## START Supplied material

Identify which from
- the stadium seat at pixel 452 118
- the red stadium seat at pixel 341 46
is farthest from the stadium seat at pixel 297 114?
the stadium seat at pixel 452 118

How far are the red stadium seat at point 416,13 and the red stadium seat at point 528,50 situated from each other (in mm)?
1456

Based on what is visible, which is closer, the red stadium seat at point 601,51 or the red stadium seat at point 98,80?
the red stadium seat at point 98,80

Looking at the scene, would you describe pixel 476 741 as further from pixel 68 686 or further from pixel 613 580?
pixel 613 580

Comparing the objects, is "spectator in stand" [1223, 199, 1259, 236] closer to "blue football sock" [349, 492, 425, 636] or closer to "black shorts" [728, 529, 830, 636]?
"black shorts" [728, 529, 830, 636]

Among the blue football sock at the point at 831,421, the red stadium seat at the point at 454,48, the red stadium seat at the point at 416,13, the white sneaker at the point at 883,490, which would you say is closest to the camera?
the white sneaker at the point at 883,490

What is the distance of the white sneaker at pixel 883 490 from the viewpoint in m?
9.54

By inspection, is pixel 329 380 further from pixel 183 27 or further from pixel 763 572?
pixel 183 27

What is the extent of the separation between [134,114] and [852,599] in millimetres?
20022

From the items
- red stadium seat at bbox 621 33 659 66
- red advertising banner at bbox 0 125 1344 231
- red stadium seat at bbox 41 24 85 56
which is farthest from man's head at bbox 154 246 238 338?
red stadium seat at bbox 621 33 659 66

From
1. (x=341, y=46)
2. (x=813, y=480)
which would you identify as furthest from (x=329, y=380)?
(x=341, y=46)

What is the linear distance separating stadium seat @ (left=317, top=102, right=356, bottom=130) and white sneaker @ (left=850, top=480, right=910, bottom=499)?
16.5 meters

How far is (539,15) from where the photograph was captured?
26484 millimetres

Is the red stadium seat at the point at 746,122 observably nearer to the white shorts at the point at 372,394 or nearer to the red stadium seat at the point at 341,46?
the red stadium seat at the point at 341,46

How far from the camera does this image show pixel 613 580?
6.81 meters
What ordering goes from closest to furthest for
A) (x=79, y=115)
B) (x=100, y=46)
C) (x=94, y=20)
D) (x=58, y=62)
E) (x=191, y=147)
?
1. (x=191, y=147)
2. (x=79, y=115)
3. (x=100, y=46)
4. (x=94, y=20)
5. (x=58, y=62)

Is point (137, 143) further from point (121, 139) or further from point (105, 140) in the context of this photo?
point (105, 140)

## END Supplied material

To be done: Reproduce all of the rows above verbatim, without altering a single character.

Exercise response:
Identify which from
- the stadium seat at pixel 452 118
- the red stadium seat at pixel 341 46
is farthest from the stadium seat at pixel 297 114?
the stadium seat at pixel 452 118

How far are the red stadium seat at point 416,13 and the red stadium seat at point 528,50 situated from each other (in mm)?
1456

Based on what is visible, which is closer, the red stadium seat at point 601,51 or the red stadium seat at point 98,80?
the red stadium seat at point 98,80

Looking at the scene, would you describe pixel 476 741 as further from pixel 68 686 or further from pixel 613 580?
pixel 613 580

Comparing the objects, is "spectator in stand" [1223, 199, 1259, 236] closer to "blue football sock" [349, 492, 425, 636] or closer to "black shorts" [728, 529, 830, 636]?
"black shorts" [728, 529, 830, 636]

Among the blue football sock at the point at 831,421, the red stadium seat at the point at 454,48, the red stadium seat at the point at 416,13, the white sneaker at the point at 883,490, which would you say is closest to the camera?
the white sneaker at the point at 883,490

What is the distance of the white sneaker at pixel 883 490 from the viewpoint in m?
9.54

By inspection, is pixel 329 380 further from pixel 183 27 or further from pixel 763 572?
pixel 183 27

What is the extent of the separation between [134,114] and [852,599] in millimetres?
20022

From the items
- red stadium seat at bbox 621 33 659 66
- red advertising banner at bbox 0 125 1344 231
- red stadium seat at bbox 41 24 85 56
which is farthest from man's head at bbox 154 246 238 338?
red stadium seat at bbox 621 33 659 66

From
1. (x=341, y=46)
2. (x=813, y=480)
which would you identify as furthest from (x=329, y=380)?
(x=341, y=46)

What is the linear distance separating stadium seat @ (left=317, top=102, right=356, bottom=130) and white sneaker @ (left=850, top=480, right=910, bottom=499)?
16.5 meters

How far is (539,15) from where the photograph was captured?
26484 millimetres

Is the red stadium seat at the point at 746,122 observably nearer to the white shorts at the point at 372,394 or nearer to the red stadium seat at the point at 341,46?
the red stadium seat at the point at 341,46

How far from the camera does this image show pixel 613 580?
6.81 meters
What ordering goes from closest to furthest for
A) (x=79, y=115)
B) (x=100, y=46)
C) (x=94, y=20)
D) (x=58, y=62)
E) (x=191, y=147)
?
1. (x=191, y=147)
2. (x=79, y=115)
3. (x=100, y=46)
4. (x=94, y=20)
5. (x=58, y=62)

Is point (137, 143) further from point (121, 139) or further from point (105, 140) in the context of this photo?
point (105, 140)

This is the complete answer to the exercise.